A fee is a more stable source of money than property taxes, said Greg Chismark, the engineering consultant the city hired to present information on forming a utility.
And with a designated fee, stormwater projects wouldn't have to compete with other items, such as police and fire protection, for general-fund money, Chismark said. In those fights, public safety and health usually win, he said.
The city budgets about $50,000 a year for maintenance and repair of its drainage system. The system includes sewers, detention basins, the Fox River, Braeburn Marsh and several creeks.

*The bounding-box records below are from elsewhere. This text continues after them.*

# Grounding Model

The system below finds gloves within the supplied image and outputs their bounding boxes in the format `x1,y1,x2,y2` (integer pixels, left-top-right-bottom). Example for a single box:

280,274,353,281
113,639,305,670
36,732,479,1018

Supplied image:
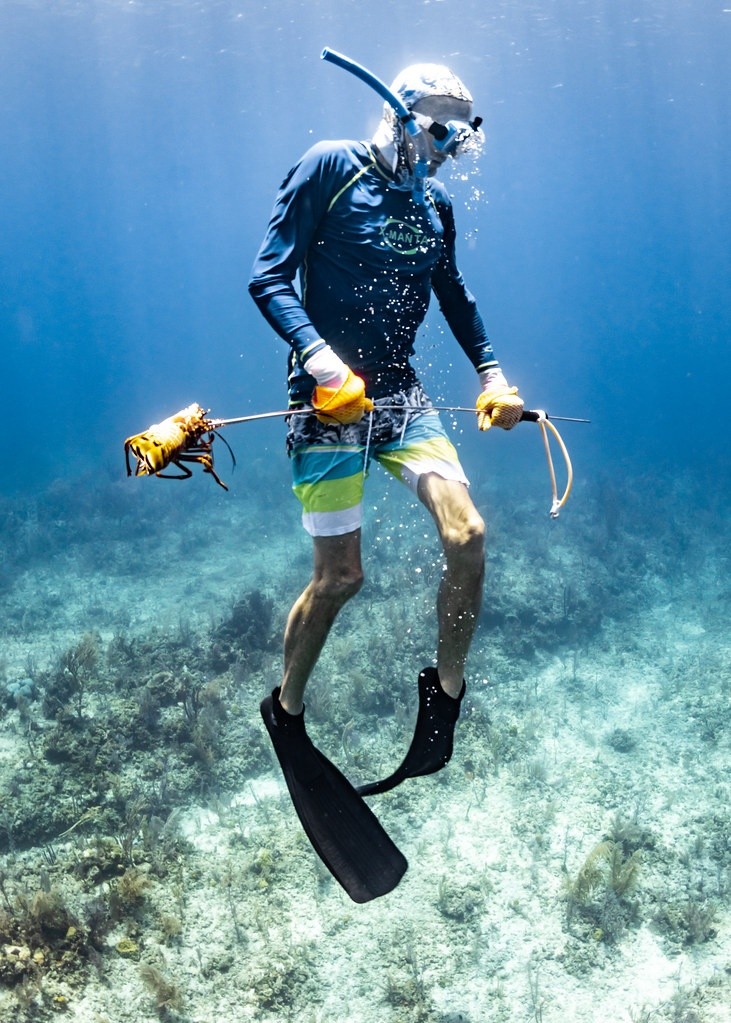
303,344,375,428
476,368,524,432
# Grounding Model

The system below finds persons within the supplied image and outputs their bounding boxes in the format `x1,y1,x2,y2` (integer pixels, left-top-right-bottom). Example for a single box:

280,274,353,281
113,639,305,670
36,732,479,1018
247,62,526,786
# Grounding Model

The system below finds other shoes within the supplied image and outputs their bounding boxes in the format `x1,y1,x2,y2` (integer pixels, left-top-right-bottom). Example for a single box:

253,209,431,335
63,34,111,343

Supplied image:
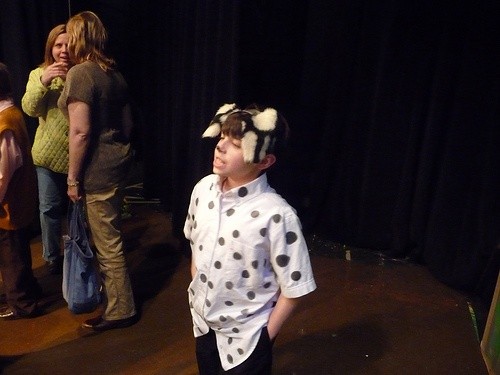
82,313,141,332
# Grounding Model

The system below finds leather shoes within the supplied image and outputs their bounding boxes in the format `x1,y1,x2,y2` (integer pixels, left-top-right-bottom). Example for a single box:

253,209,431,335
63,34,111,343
0,305,17,319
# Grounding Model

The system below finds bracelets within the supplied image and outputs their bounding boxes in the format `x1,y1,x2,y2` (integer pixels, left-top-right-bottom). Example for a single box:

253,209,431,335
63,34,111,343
67,177,80,187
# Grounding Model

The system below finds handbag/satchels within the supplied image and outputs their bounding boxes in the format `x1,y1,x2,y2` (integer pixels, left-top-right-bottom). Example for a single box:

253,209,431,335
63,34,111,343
60,199,105,315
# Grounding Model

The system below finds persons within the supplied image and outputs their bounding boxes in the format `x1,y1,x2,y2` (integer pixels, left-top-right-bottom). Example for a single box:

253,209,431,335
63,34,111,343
183,103,317,375
20,23,76,285
0,63,43,319
57,11,139,334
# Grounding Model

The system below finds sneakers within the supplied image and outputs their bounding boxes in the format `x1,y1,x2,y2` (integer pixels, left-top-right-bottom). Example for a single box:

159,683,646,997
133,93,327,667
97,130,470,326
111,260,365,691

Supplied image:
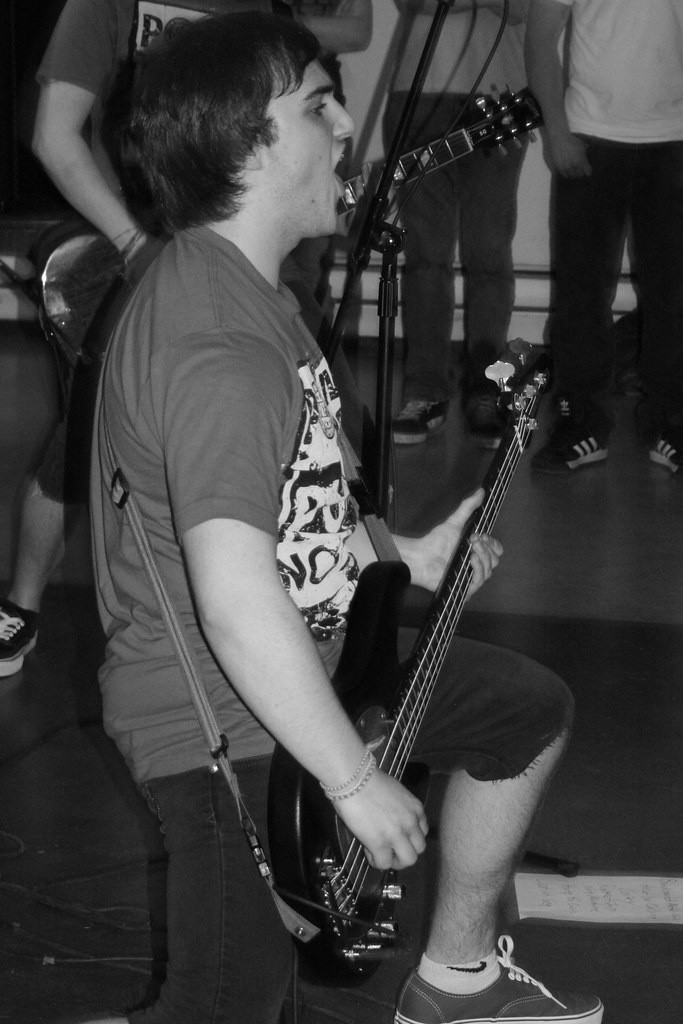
392,399,448,444
647,436,683,481
391,934,606,1024
461,395,509,450
530,392,611,475
0,599,40,678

City engineering and public works workers say that's not enough to handle what's already on their to-do list, let alone new requests. For example, the city needs to stabilize the shorelines of the creeks to prevent erosion, but can only do a little at time, said city engineer Noel Basquin. He said one of the first things to do, if a utility is approved, would be to establish a five-year plan for drainage work.
City Administrator Bill McGrath estimated that if the city charged $4 per "equivalent residential unit," it would raise about $400,000 a year. An ERU could be based on lot size and how much of it is covered by impervious surfaces such as buildings, driveways and patios.
Another advantage to charging a separate fee for stormwater management is that entities that don't pay property taxes -- nonprofit organizations, religious properties and schools -- would have to pay the fee.
Chismark reviewed the charges from 12 Illinois communities that have stormwater utilities, including Downers Grove, which started a utility in 2012. Downers Grove charges three levels of fees, depending on the size of the property, with a top charge of $12.60 per ERU per month.
Alderman Lisa Clark said charging a fee sounds, at least initially, like a fair way to pay for drainage, rather than having some properties pay for it through special service area tax assessments and the rest out of the general fund.
"It's not new (subdivisions) vs. old (neighborhoods)," she said. "Nobody can say, 'I don't have stormwater issues' or 'The rain doesn't fall in my yard.'"
Alderman Susan Stark said she would need to have specific information to present to residents who will ask her why the city is considering the change, especially residents who don't have or see any drainage problems.
"People will ask me, 'Why do we need a new utility for this? What has been going on all these other years?'" she said.
Chismark said drainage laws and practices have grown more complex over the past 50 years. In the 1960s, he said, it was about "get that water off my property as fast as you can;" in the 1970s and 1980s, regulations on drainage speed came in to play, necessitating detention ponds; and in the 1990s, regulatory agencies such as the Environmental Protection Agency started requiring cities to deal with the quality of water in runoff, including measuring chemicals and other pollutants in it. He spoke of stricter standards he believes are coming.
Basquin said the city staff would like to budget money next year to start a three-phase study, at an estimated cost of $25,000 to $35,000. He will return in the next several months with answers to some of the aldermen's questions.
But Mayor Jeff Schielke cast cold water on the utility idea. "We have to move slowly on this," he said, because the city's utility customers are going to be dealing with paying more for electricity, and for renovations of the sanitary-sewage treatment plant, "and then you add this on."
"I don't know if I could honestly support this right at the moment. I think it is a great idea, but I have got serious reservations about us going much further with this at this time."
Stark responded that one way or the other, if the city wants to step up stormwater work, property owners are going to have to pay more.
"The money has got to come from somewhere," Stark said.